Höpürdeterek bir sesle şarap midesine girdi ve kırmızı dudaklarının daha da dolgun olmasına neden oldu. Solgun yüzünde de bir kızarıklık belirdi.
İmparatoriçe’nin gözleri anında parladı. “İyi şarap!”
Baş Rahibe kendine gelmişti, yüzü soğukluğunu geri kazanmıştı.
Bu Fang’a yandan bir bakış atarak, bir eliyle şarap kadehini tutarken, diğer eliyle kolunu tutarken nazikçe bir ağız dolusu yuttu.
Ancak, şarap kadehi kırmızı dudaklarına değdiği anda ve tam da şarap içeri aktığı anda…

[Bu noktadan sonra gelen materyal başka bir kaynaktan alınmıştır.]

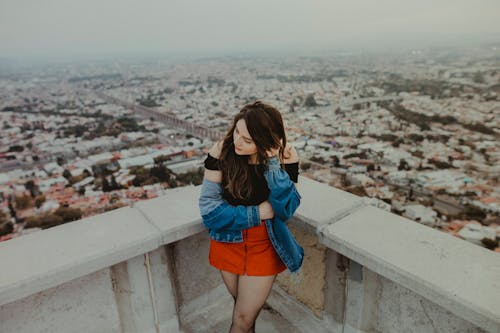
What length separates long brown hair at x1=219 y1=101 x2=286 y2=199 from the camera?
133 cm

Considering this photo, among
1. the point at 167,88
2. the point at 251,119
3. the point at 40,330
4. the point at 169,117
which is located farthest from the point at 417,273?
the point at 167,88

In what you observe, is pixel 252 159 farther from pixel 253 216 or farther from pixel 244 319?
pixel 244 319

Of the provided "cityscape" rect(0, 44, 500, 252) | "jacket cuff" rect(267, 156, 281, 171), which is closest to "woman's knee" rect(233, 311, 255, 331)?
"jacket cuff" rect(267, 156, 281, 171)

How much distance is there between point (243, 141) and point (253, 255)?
0.47 metres

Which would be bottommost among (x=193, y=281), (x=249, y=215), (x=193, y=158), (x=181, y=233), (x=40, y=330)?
(x=193, y=158)

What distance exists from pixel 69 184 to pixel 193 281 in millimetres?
19935

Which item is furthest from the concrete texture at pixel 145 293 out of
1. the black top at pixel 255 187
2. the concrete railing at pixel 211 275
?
the black top at pixel 255 187

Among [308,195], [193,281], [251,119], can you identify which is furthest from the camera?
[193,281]

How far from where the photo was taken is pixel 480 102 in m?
33.1

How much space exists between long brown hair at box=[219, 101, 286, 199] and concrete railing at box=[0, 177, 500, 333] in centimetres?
26

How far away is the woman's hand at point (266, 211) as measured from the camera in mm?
1362

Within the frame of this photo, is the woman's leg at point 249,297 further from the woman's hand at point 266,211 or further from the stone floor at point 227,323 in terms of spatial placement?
the stone floor at point 227,323

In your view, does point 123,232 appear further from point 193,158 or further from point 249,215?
point 193,158

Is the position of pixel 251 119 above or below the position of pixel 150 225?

İmparatorluk salonunda bir kez daha korkunç bir aura belirdi.
Pfftt!
Az önce bir ağız dolusu içmiş olan Baş Rahibe hemen ağzındaki şarabı tükürdü.
Şarap kadehini bırakıp ayağa kalktı ve vücudunu bu baskının ortaya çıktığı yere saygıyla eğdi. Alnının üzerine koyarken iki elini de kaldırdı.
Yanıltıcı boşluk büküldü. Sonra altın bir ışık parladı.
Bir sonraki anda…
Bu Fang bir kez daha korkunç bir enerji dalgası hissetti, ağzı seğirdi.
Görünüşe göre bu basınç giderici şaraptan bir bardak daha ihtiyacı olacak…
O anda imparatorluk salonundaki herkes diken üstündeydi. Sanki kocaman bir el kalplerini yeniden kavramıştı.
Yine ortaya çıktı!
Kaybolan Tanrı Dağı’nın eşsiz varlığı bir kez daha ortaya çıkmıştı.
Bu sefer… o adamla arayı kapatmak olmalı!
Binlerce yılda, kurban yemeklerinin tariflerini değiştiren insanlar… hepsi öldürülmüştü! Kimse bağışlanmamıştı!
Bu erkek şef… o da öldürülmek üzere!
Patlaması!
Aniden, Baş Rahibe ruh altın sandalyesine oturdu, başını eğdi.
Vizyonu, yayılan şok edici bir niyetle doluydu!
Korkunç bir baskı aniden indi.
Gözleri Bu Fang’a sert bir şekilde bakarken, buz gibi sesi tüm salonda yankılandı.
“Söyle bana, sen tam olarak kimsin? Neden Ölümsüz Tıbbi Mutfağın tam tarifine sahipsiniz?!”
Sözleri çıktığı an… Herkes şok oldu!